*Excerpted passage*.
Date: Fri, 2 Mar 2001 21:57:53 +0100

Douglas A. Gwyn <[EMAIL PROTECTED]> wrote:


> > But here, people seem to use randomness in the sense of
> > unpredictability, but that's something different. Why? Because if a
> > TRNG happens to output 1 a few hundred times in sequence, which is
> > quite inprobable but can happen, then there should be a high-probability
> > that next time it will output a 0.
> 
> No, that's the Gambler's Fallacy.  Each successive sample of a TRNG
> is independent of all previous samples; its probabilities are
> determined by the (unchanging) PDF and by nothing else.

Okay, thanks for the clarification. That sounds striking to me. However,
it has two consequences: (1) In the roulette winning strategy, it would
not matter at all wether I put my bet on the other half (say odd) or
wether I stay with the one I've lost with (say even). Sounds plausible.
(2) wouldn't that mean, that it's wrong to say that it's inprobable that
a TRNG will output 100000 subsequent 1's? I mean if each of the sign
events occurs with a probability of 1/2 and is completely independent of
previous outputs, why shouldn't 100000 subsequent 1's be as probable as
the sequence a TRNG actually should and does output?

Is the inprobability of such sequences an axiom or mere hypostasis in
probability theory, or is it indeed wrong to claim that such sequences
are inprobable? (I'm talking about true random sequences, it's clear to
me that randomness in cryptography has to conform to additional
restrictions.)

> > That's of course the reason why there's a limit in roulette, because
> > otherwise you could use the well-known strategy to bet on odd, double
> > the amount of money if you loose and bet it on even and so on, or
> > start from the beginning if you win.
> 
> The reason for a limit to to ensure that the House can pay off any
> winning bet, no matter how lucky the player gets.  The doubling

only one reason, the other reason is to prevent Bill Gates from winning
with the above winning strategy...

Stored records:
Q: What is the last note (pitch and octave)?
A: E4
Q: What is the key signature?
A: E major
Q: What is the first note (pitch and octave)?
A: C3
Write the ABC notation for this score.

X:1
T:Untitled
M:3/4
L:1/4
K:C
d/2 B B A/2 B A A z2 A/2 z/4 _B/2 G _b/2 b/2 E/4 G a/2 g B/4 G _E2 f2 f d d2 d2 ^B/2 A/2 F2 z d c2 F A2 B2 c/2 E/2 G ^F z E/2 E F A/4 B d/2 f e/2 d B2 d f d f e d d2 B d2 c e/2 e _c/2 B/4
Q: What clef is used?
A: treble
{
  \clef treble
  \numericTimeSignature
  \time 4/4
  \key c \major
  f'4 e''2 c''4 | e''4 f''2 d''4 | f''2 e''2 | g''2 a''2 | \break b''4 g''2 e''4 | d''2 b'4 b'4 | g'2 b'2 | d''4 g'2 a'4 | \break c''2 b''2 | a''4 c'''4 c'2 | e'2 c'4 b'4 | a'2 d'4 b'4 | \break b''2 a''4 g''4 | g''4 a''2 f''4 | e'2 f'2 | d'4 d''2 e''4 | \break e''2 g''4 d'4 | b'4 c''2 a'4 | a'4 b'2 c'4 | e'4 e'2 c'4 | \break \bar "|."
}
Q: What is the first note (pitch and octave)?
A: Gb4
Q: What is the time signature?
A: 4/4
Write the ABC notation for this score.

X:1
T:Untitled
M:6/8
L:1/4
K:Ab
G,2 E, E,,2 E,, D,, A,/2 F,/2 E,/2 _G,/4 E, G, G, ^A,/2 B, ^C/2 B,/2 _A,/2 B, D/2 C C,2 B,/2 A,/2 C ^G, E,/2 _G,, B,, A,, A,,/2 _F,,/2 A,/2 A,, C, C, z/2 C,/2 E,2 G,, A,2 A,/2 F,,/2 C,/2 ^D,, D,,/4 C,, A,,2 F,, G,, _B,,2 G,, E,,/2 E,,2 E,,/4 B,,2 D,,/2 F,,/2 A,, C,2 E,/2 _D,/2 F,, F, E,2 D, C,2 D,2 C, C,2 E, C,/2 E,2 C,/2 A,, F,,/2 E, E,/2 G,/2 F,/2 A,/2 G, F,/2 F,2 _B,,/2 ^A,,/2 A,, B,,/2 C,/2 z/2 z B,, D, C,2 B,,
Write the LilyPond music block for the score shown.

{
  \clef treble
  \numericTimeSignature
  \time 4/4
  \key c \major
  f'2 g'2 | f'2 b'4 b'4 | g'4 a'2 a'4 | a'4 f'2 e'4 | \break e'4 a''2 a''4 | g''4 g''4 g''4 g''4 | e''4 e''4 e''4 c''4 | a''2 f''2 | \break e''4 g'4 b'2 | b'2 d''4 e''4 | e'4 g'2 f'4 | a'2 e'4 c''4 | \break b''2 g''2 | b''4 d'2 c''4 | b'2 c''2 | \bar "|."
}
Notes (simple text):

*Written tasks*.
1) Reproduce the passage on true random number generators from "Douglas A. Gwyn" up to and including "output a 0.".
2) In the passage on true random number generators, what does the reply call the idea that a TRNG should probably output a 0 after producing 1 many times in a row?

*Task-by-task solutions*.
1)
Douglas A. Gwyn <[EMAIL PROTECTED]> wrote:


> > But here, people seem to use randomness in the sense of
> > unpredictability, but that's something different. Why? Because if a
> > TRNG happens to output 1 a few hundred times in sequence, which is
> > quite inprobable but can happen, then there should be a high-probability
> > that next time it will output a 0.

2) The Gambler's Fallacy.